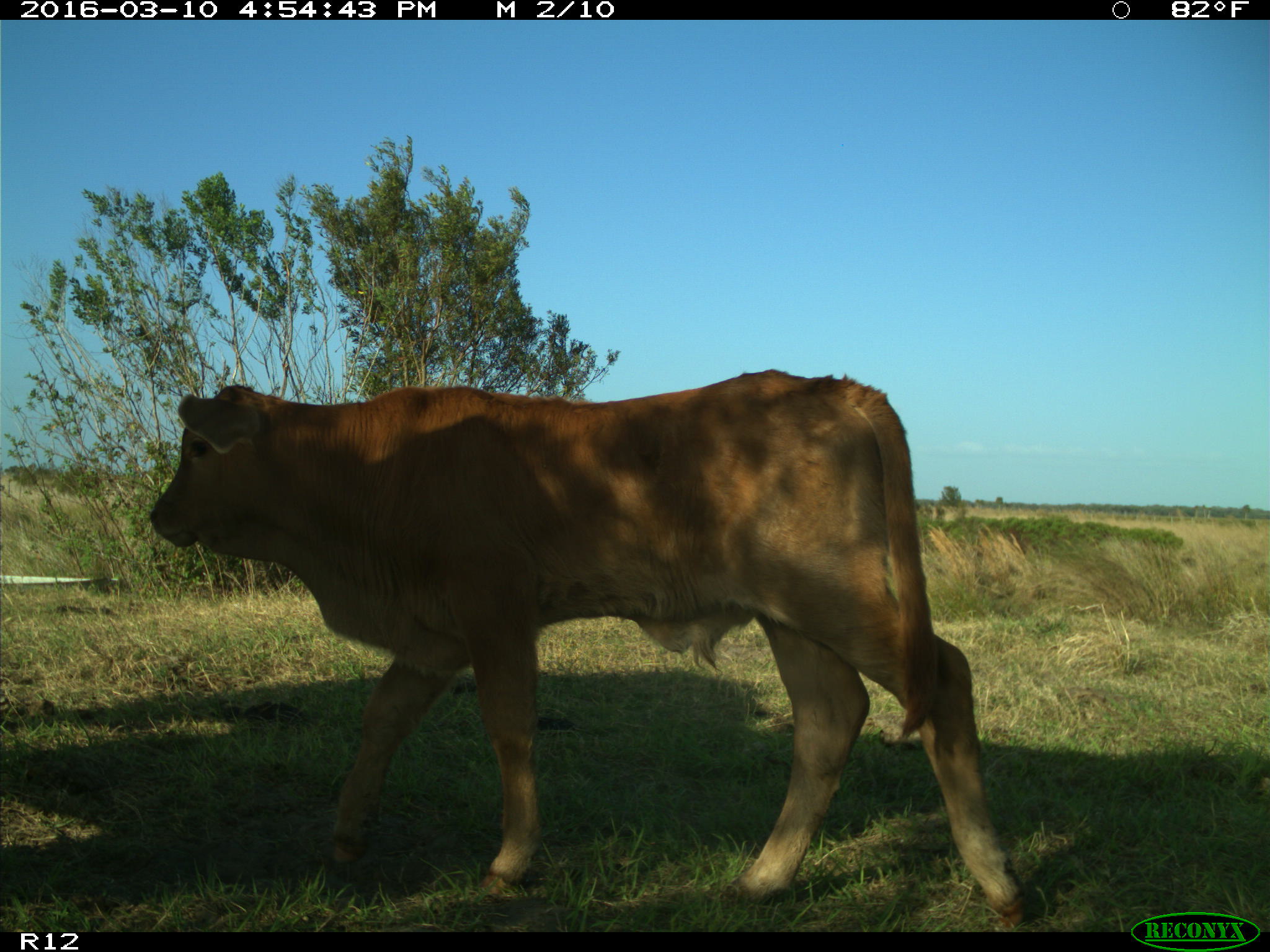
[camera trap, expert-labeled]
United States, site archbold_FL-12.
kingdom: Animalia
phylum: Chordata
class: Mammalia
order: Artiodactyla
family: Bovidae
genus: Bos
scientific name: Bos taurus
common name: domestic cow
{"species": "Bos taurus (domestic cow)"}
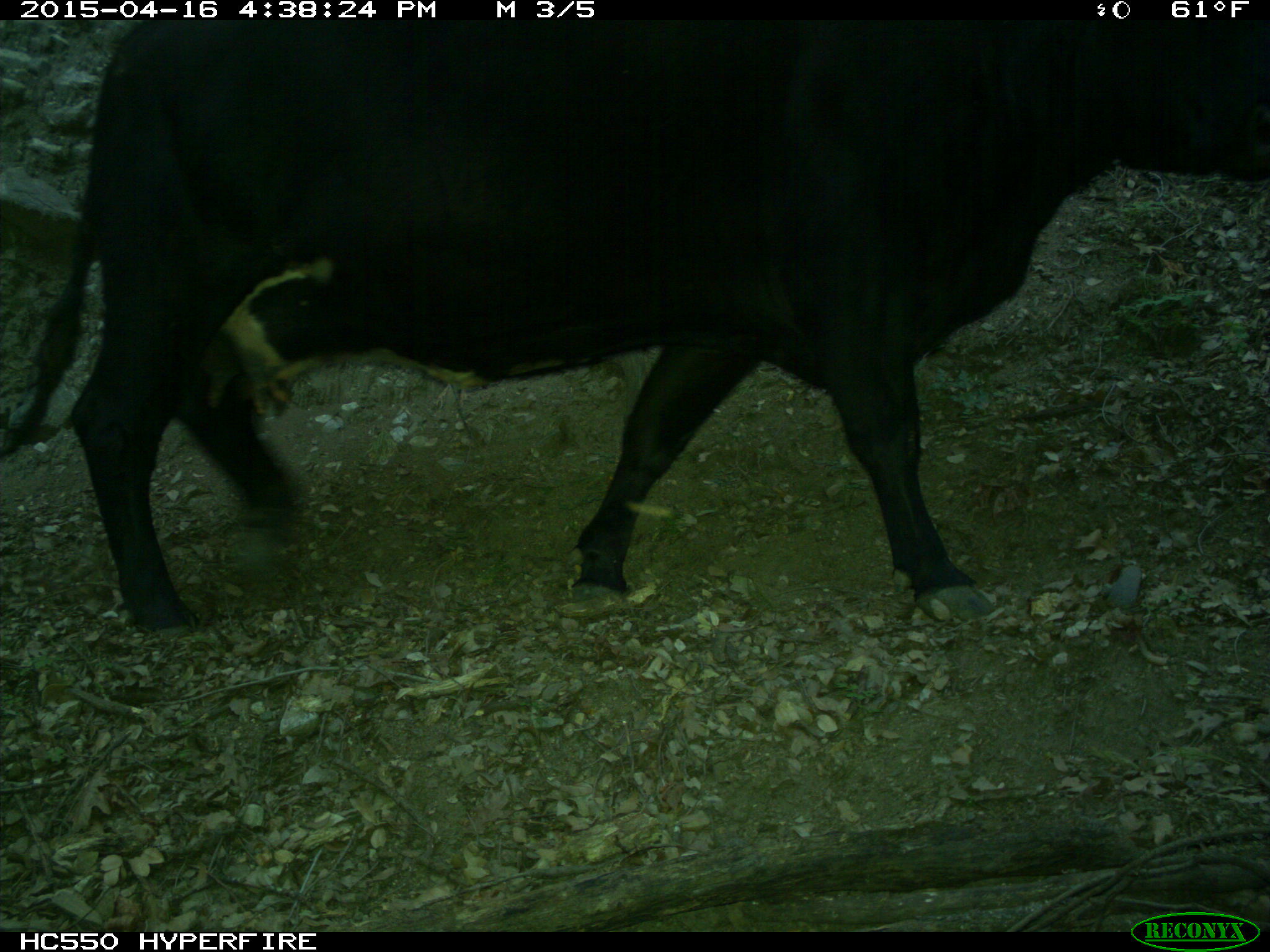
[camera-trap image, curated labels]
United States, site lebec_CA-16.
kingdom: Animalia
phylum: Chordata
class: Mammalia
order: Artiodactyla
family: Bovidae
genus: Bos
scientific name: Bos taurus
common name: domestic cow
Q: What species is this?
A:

◇ ◇ ◇ ◇ ◇

Copy the lines from the entries above in which the word "United" appears.

TASK RESPONSE –
United States, site archbold_FL-12.
United States, site lebec_CA-16.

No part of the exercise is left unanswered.